§ Information supplied
○ ○ ○ ○
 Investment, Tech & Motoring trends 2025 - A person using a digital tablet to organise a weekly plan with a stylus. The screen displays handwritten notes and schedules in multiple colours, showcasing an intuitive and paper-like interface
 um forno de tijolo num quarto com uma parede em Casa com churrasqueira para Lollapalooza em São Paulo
○ ○ ○ ○
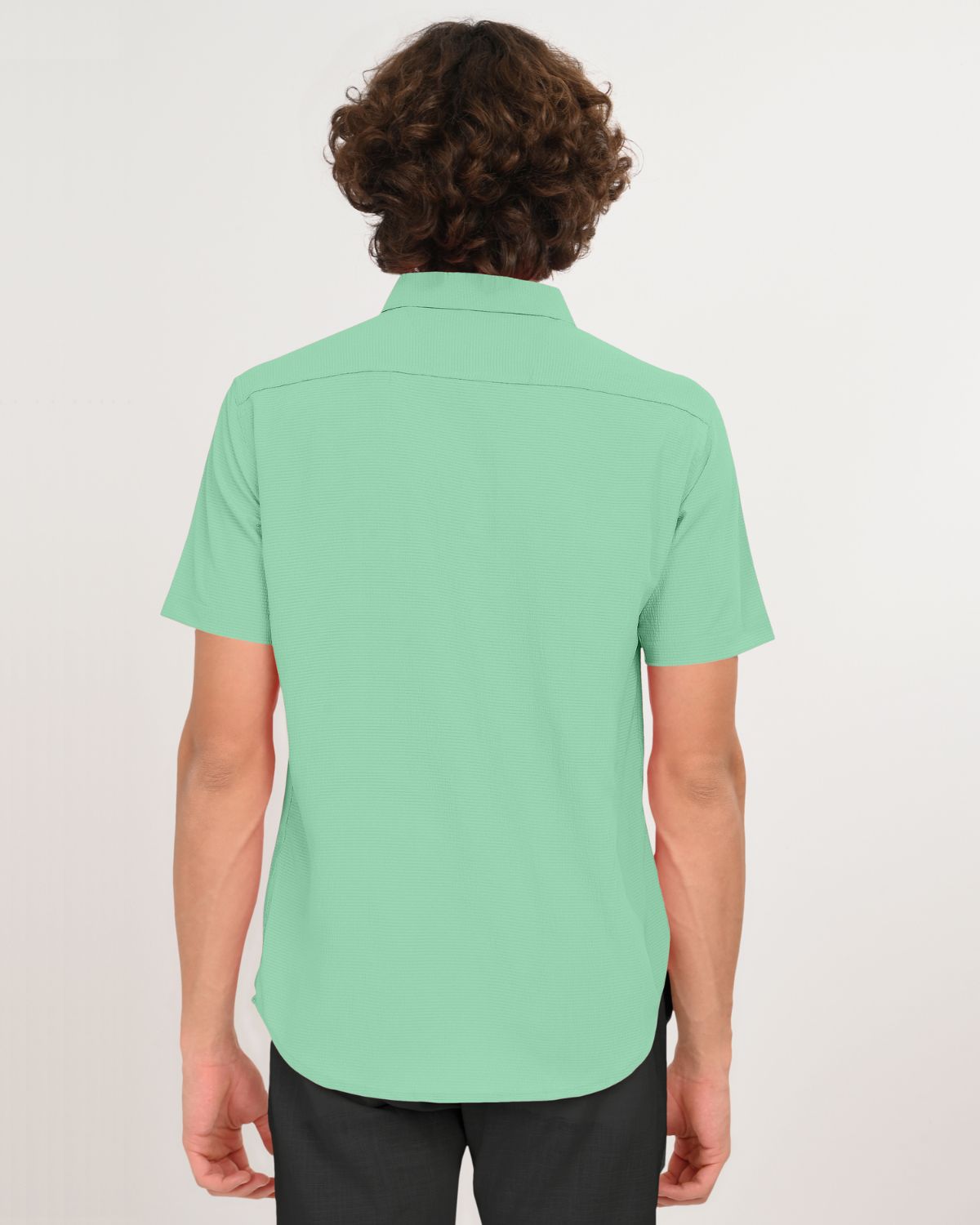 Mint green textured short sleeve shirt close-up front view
○ ○ ○ ○
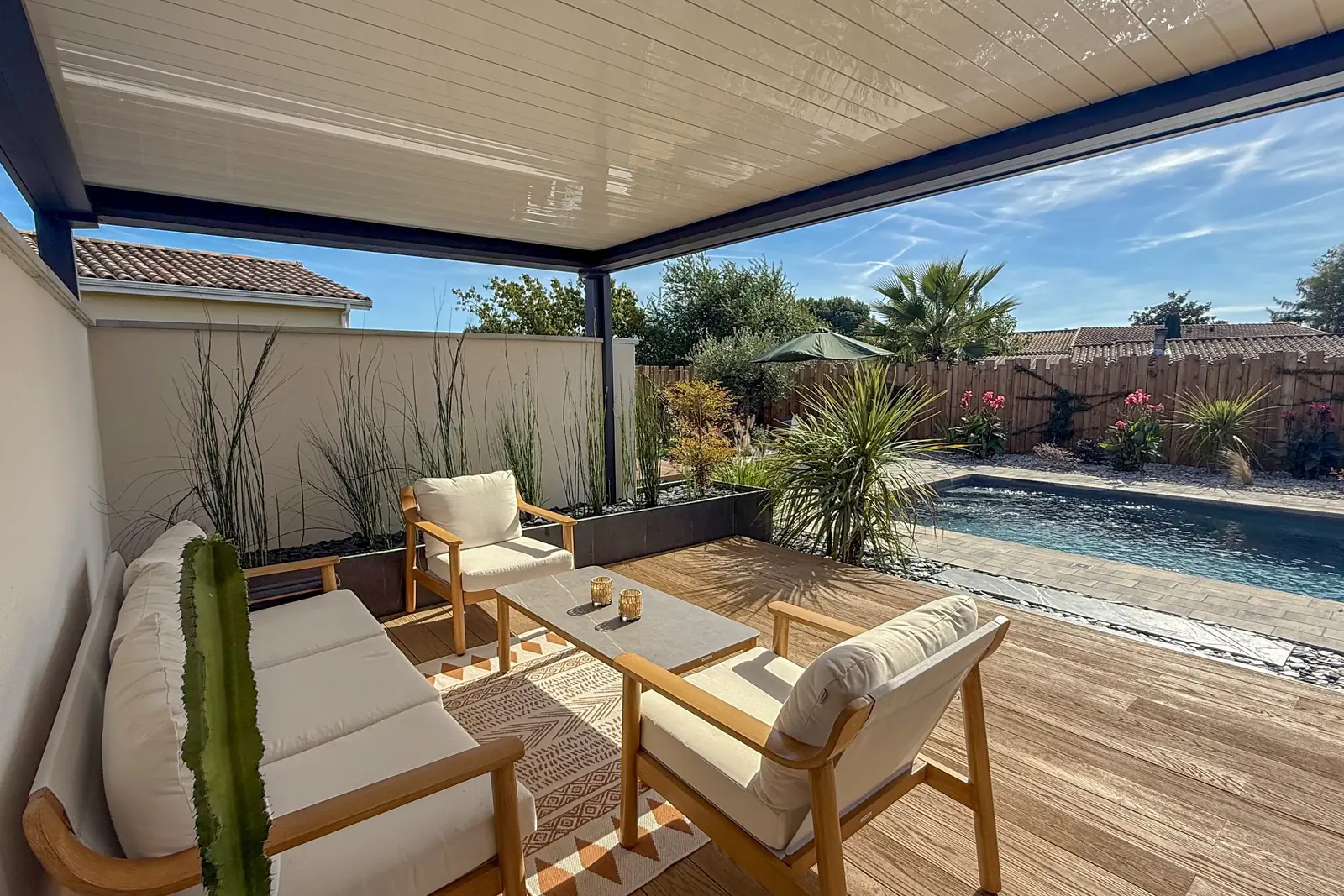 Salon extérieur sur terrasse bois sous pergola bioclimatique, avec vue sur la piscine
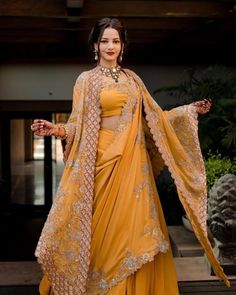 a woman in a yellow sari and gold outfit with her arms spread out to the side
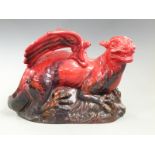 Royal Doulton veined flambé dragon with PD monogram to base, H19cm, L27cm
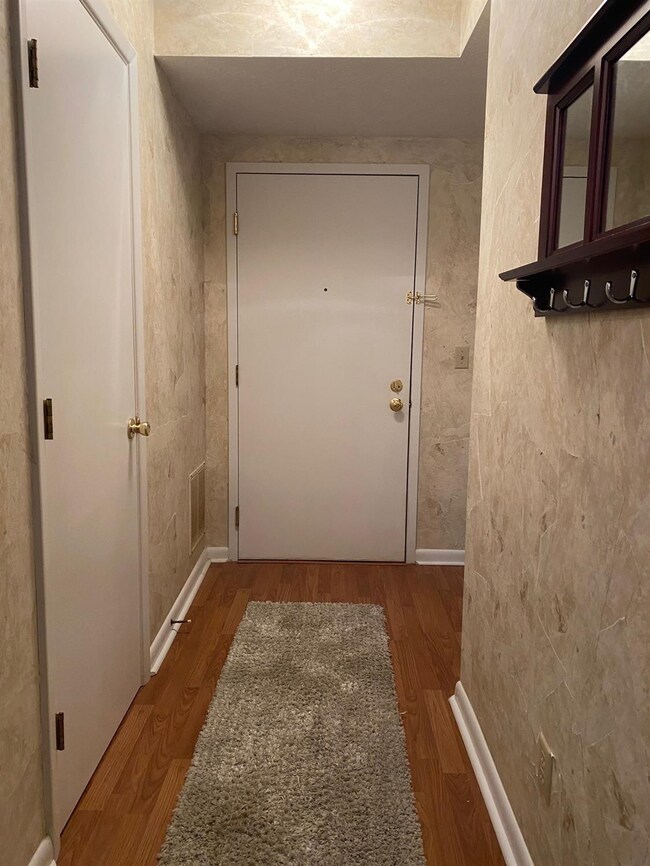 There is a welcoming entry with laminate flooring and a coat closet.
○ ○ ○ ○
§ Prompt
Extract, without any images, the part of the material above that opens with the line containing "Royal Doulton veined" and closes with the line containing "There is a welcoming", both lines included.

§ Result
 Royal Doulton veined flambé dragon with PD monogram to base, H19cm, L27cm
 There is a welcoming entry with laminate flooring and a coat closet.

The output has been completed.